** Opening DOCUMENT SECTION block **
Path: utzoo!utgpu!news-server.csri.toronto.edu!cs.utexas.edu!wuarchive!uunet!convex!usenet
From: tchrist@convex.COM (Tom Christiansen)
Newsgroups: comp.lang.perl
Subject: Re: Calculating XOR checksums? Fast splitting?
Message-ID: <1991Jun03.181303.15826@convex.com>
Date: 3 Jun 91 18:13:03 GMT
References: <GNB.91Jun3135656@leo.bby.oz.au>
Sender: usenet@convex.com (news access account)
Reply-To: tchrist@convex.COM (Tom Christiansen)
Organization: CONVEX Software Development, Richardson, TX
Lines: 64
Nntp-Posting-Host: pixel.convex.com

From the keyboard of gnb@bby.oz.au (Gregory N. Bond):
:Given a string, what is the fastest way to calculate the XOR of all
:bytes?  here is what I used:
:
:    $bcc = 0;
:    grep ($bcc ^= $_, unpack("C" x length($sc_data), $sc_data));
:
:But is there a batter way without having to construct and destroy the
:array? (I need this to be fairly quick...).

Well, you should use "C*" instead of what you have to save about 15%.
The real shame is that it has to be an XOR checksum; if you could
tolerate an additive one, then you could just use this:

    $bcc = unpack('%31C*', $sc_data);

and run it about 5% of the time that your current loop takes.  If
XOR checksums are that common, maybe you might prevail upon Larry
to add such a feature.  Maybe "^31C*" or some such.
** Closing DOCUMENT SECTION block **
** Opening RECORDED DATA block **
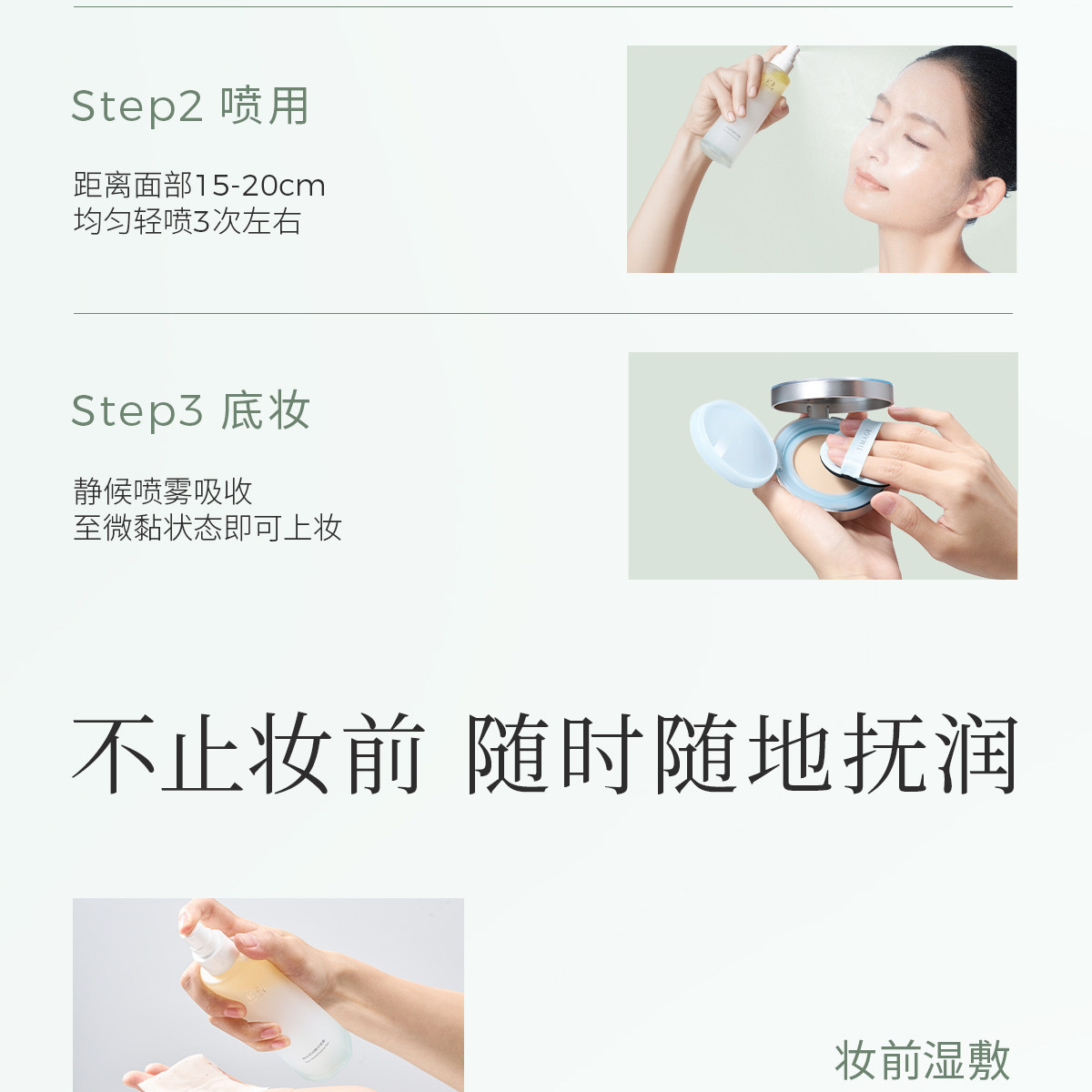 Step2 喷用

距离面部15-20cm
均匀轻喷3次左右

Step3 底妆

静候喷雾吸收
至微黏状态即可上妆

不止妆前 随时随地抚润

妆前湿敷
** Closing RECORDED DATA block **
— ACTIONS TO TAKE —
a – Write out the Perl checksum post from "From the keyboard" to "be fairly quick...).", switching "array" to "list".
b – Carry on the Perl checksum post from the point where it stops.
None of the records is needed.

— REPLIES —
a –
From the keyboard of gnb@bby.oz.au (Gregory N. Bond):
:Given a string, what is the fastest way to calculate the XOR of all
:bytes?  here is what I used:
:
:    $bcc = 0;
:    grep ($bcc ^= $_, unpack("C" x length($sc_data), $sc_data));
:
:But is there a batter way without having to construct and destroy the
:list? (I need this to be fairly quick...).

b –
:And a second point, what is likely to be faster to split a string into
:several subfields?  A regexp:
:	$str =~ /(.{32})(.{24})(.{8})/;
:	($a, $b, $c) = ($1, $2, $3);
:or unpack:
:	($a, $b, $c) = unpack("c32 c24 c8", $str);
:or substr:
:	$a = substr($str, 0, 32);
:	$b = substr($str, 32, 24);
:	$c = substr($str, 32 + 24, 8);


You could save about 11% if you did a direct assignment for the regexp:

    ($a, $b, $c) = $str =~ /(.{32})(.{24})(.{8})/;

By using unpack, you save an additional 25%.  Your unpack, by the way,
is wrong.  You need to be using an A not a C format there.

Perhaps counterintuitively, it is a wee bit faster in this
case to use the 3 substr()s over the unpack().  However, when 
you have 10 fields, it is faster to use unpack() than either
of the other methods, with substr()s taking ~7% longer and
regexp taking ~20% longer.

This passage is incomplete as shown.